Freitag, 27. April 2012

Nachlese Molsberg

...aus der Sicht einer Geocacherin (scout89)

Unsere Geocaching-Kameradin Julia hat am viel diskutierten Event in Molsberg teilgenommen und sich dankenswerterweise bereit erklärt einen kurzen Beitrag über das Treffen und seine Inhalte zu schreiben. Hier also ihre Nachlese zum Event Geocaching und Naturschutz:

Geocaching hilft den Wald kennen und lieben zu lernen
Am 18. April fand in Molsberg im Gemeindehaus St. Pankratius ein Event zum Thema Naturschutz & Geocaching statt. Veranstalter war die Will & Liselott Masgeik-Stiftung für Natur- und Landschaftsschutz. Neben den Geocachern waren auch Vertreter der Unteren Naturschutzbehörde RLP sowie Vertreter von Forst & Jagd anwesend. Im Podium saßen außerdem ein Reviewer von Groundspeak (der offiziellen Geocaching-Plattform) und zwei Geocacher.

Der Abend fing mit einer Power-Point-Präsentation zum Thema „Was ist Geocaching“ von Bernhard Theis (Biwakschachtel in Koblenz) an. Er stellte kurz die wichtigsten Basics wie z.B. Cachearten, Behältergrößen, etc. vor,

An diesen Vortrag knüpfte der Fachvortrag zum Thema Geocaching & Naturschutz von Sybille Hennemann (Bachelor of Engineering in Naturschutz & Umweltprüfung). Sie schaute sich die Geocaches in Rheinland-Pfalz an und verglich die Koordinaten mit den Naturschutzgebieten etc. Diese Daten wertete Sie aus und stellte fest, dass es viele Caches gibt, die am Rande beziehungsweise in Naturschutzgebieten liegen. Das bewertete sie als sehr bedenklich. Zum Schluss gab sie noch einen Verhaltenskodex für Geocacher und Cache-Owner heraus.

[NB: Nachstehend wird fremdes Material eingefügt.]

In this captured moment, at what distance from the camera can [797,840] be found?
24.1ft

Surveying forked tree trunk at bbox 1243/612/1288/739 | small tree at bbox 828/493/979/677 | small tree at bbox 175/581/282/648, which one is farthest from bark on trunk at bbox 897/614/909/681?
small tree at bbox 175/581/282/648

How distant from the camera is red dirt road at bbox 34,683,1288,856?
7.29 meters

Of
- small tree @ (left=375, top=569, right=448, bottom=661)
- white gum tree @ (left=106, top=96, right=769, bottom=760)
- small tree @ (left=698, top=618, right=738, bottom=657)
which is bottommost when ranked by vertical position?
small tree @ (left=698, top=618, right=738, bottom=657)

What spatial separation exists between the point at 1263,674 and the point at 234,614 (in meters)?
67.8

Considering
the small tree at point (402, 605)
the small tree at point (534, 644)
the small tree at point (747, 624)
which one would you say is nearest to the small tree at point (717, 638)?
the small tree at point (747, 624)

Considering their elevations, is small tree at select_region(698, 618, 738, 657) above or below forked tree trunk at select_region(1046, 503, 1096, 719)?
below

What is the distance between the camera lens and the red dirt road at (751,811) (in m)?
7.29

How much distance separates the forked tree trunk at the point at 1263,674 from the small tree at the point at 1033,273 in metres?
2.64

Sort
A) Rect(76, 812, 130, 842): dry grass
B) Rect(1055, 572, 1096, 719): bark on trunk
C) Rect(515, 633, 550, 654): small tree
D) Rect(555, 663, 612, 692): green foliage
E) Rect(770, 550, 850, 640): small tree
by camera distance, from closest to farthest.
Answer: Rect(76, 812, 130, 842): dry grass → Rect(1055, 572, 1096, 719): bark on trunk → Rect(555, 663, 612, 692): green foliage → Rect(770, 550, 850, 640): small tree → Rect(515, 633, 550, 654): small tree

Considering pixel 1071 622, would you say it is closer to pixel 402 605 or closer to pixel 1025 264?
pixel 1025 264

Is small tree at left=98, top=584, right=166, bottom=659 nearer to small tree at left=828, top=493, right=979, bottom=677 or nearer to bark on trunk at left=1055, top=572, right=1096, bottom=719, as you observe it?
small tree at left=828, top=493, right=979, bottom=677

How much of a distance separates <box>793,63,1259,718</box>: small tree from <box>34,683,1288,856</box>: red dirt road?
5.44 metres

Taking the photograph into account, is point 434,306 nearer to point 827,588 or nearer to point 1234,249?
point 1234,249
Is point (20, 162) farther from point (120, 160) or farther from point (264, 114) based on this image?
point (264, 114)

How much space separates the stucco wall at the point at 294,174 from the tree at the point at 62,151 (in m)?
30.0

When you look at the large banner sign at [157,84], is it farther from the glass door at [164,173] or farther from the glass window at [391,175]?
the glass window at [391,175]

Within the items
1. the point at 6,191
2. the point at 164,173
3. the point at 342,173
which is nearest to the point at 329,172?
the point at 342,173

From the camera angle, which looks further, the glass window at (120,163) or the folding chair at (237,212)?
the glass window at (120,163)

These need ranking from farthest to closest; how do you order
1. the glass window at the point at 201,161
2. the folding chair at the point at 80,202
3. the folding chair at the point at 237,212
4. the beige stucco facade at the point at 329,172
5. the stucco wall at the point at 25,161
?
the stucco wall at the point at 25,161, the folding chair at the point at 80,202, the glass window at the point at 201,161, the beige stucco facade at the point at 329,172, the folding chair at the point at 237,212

Nach den beiden Fachvorträgen ging es in die Diskussionsrunde. Diese wurde von beiden Seiten stark genutzt, jedoch war Sie mit einer Stunde sehr knapp bemessen. Die Naturschützer stellten Ihre Sicht klar dar und argumentierten stark damit, dass die Geocacher mit verschiedenen Gesetzen in Konflikt kommen wie z.B. Hausfriedensbruch beim Betreten von Privatgelände.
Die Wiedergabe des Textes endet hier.